From Forgotten Tombs is a vinyl-only collection of re-mastered odds and ends culled from the ten year presence of this Portland, OR based sludge metal band. The band includes past and present members of esteemed Pacific Northwest black metal outfits like The Howling Wind, L'Acephale and Wolves In The Throne Room, but Aldebaran are pure doom. The Lp features the tracks off the Pleasures Of War 7", their side of the split CD with Ohio's Rue, and a previously unreleased cover of Pentagram's The Ghoul", all recorded between 2004-2006, showcasing this monstrous outfit's awesome blackened boogie and glacial deathcrawl.
The two tracks off the Pleasures Of War 7" are primo Sabbathian sludge jolted with a sickening, blackened vibe, a more diseased and rotting take on the swampy evil boogie of Weedeater and Eyehategod, huge bloozy riffs splattered in feedback and sinister discordance, the drummer weaving through the tarpit crush with jagged, complex rhythms that get pretty twisted.

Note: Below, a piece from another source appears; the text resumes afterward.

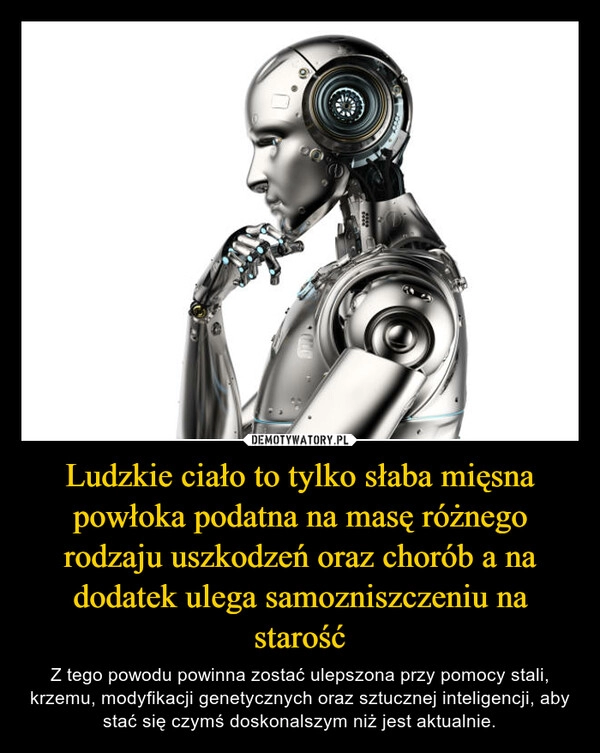 DEMOTYWATORY.PL

Ludzkie ciało to tylko słaba mięsna powłoka podatna na masę różnego rodzaju uszkodzeń oraz chorób a na dodatek ulega samozniszczeniu na starość

Z tego powodu powinna zostać ulepszona przy pomocy stali, krzemu, modyfikacji genetycznych oraz sztucznej inteligencji, aby stać się czymś doskonalszym niż jest aktualnie.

Like a lot of Aldebaran's stuff, there's a Lovecraftian influence that runs through the songs with sampled voices and nods to gibbering cosmic horror that appear in the art and lyrics.

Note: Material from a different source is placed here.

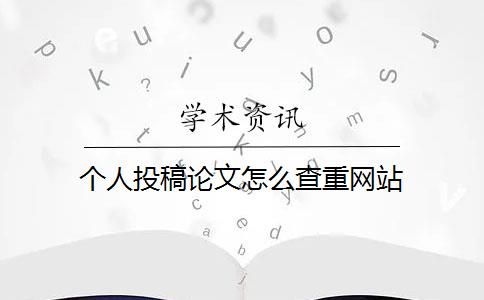 学术资讯

个人投稿论文怎么查重网站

Same goes for the four songs from the Rue split; here's my old write-up for the disc from back in 2004: Following Rue, the lumbering black sludge behemoth Aldebaran makes it's appearance, their first track is the awesomely titled "They Bend The Trees And Crush The Cities" rises up with an H.P. Lovecraft derived sample that I can't place, and crush forth with a slow motion tar-spattered boogie that moves in thick gooey strides. The other three tracks blend together the apocalyptic imagery with songs titled "Tower Of Famine", "Aldebaran Red", and "The Obscene", and mix in some spacey chorus-soaked guitar effects into the creeping sludge, which, coupled with Mike's distinctive screeching witch-howl (how in the fuck did I never make this connection before?) makes this sound a lot like YOB stripped down to it's barbaric blackened core and playing a more primitive droning variant on their psychedelic doom sound. Definitely a band that fans of YOB and Buried At Sea and Bongzilla need to hear.

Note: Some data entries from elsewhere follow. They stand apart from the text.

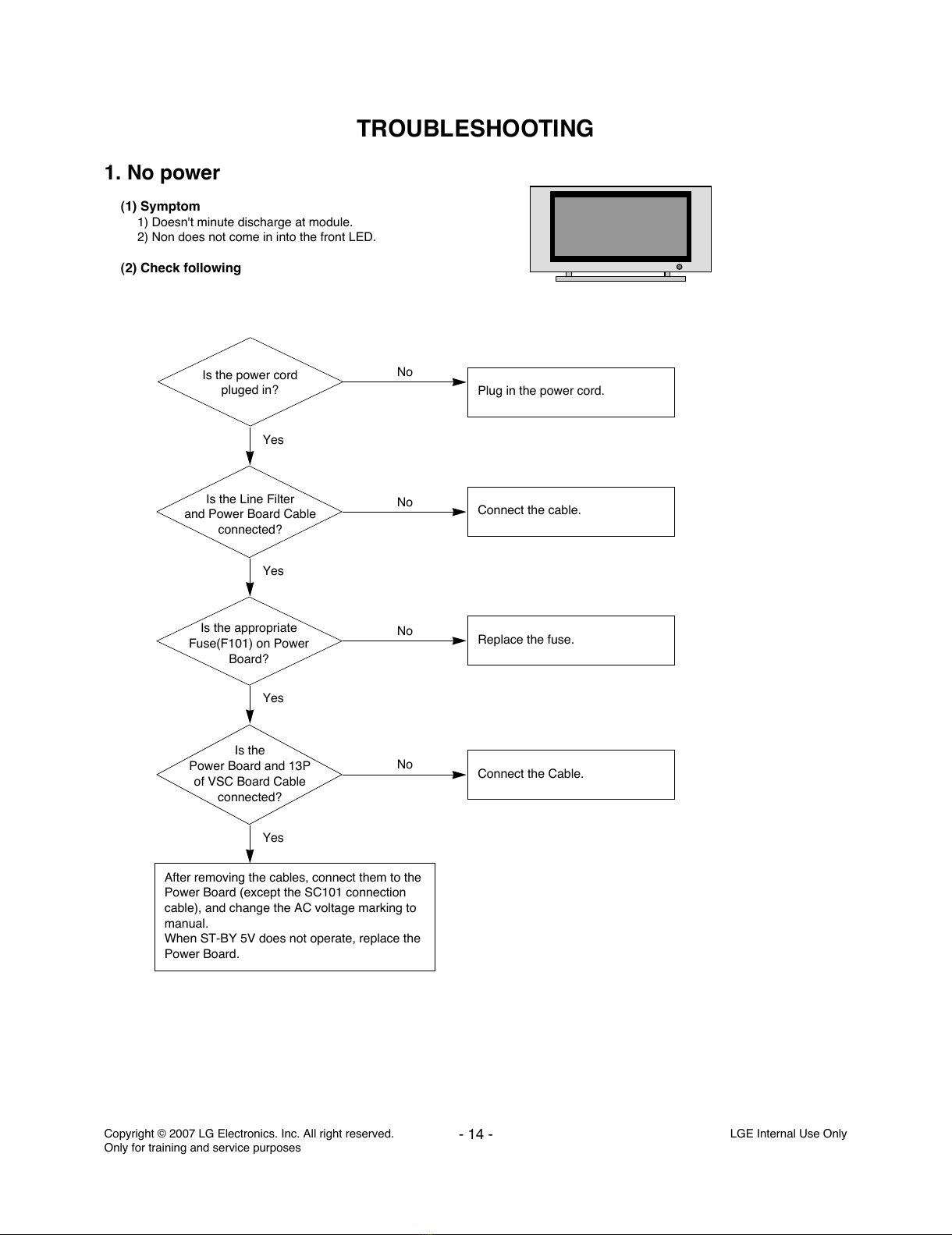 TROUBLESHOOTING

1. No power

(1) Symptom
1) Doesn't minute discharge at module.
2) Non does not come in into the front LED.

(2) Check following

Is the power cord pluged in?

No

Plug in the power cord.

Yes

Is the Line Filter and Power Board Cable connected?

No

Connect the cable.

Yes

Is the appropriate Fuse(F101) on Power Board?

No

Replace the fuse.

Yes

Is the Power Board and 13P of VSC Board Cable connected?

No

Connect the Cable.

Yes

After removing the cables, connect them to the Power Board (except the SC101 connection cable), and change the AC voltage marking to manual.
When ST-BY 5V does not operate, replace the Power Board.

Copyright © 2007 LG Electronics. Inc. All right reserved.
Only for training and service purposes

- 14 -

LGE Internal Use Only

And then there's the Pentagram cover, a solid choice in tuneage to pay homage to; Aldebaran drag "The Ghoul" down into a sunless subterranean hole way beyond the sub-basement, that massive Sabbathoid riffage drenched in gluey heaviness, the song dropped down into some rib-rattling tuning and transformed into a leaden graveyard crawl that could just as easily have been one of Aldebaran's own songs.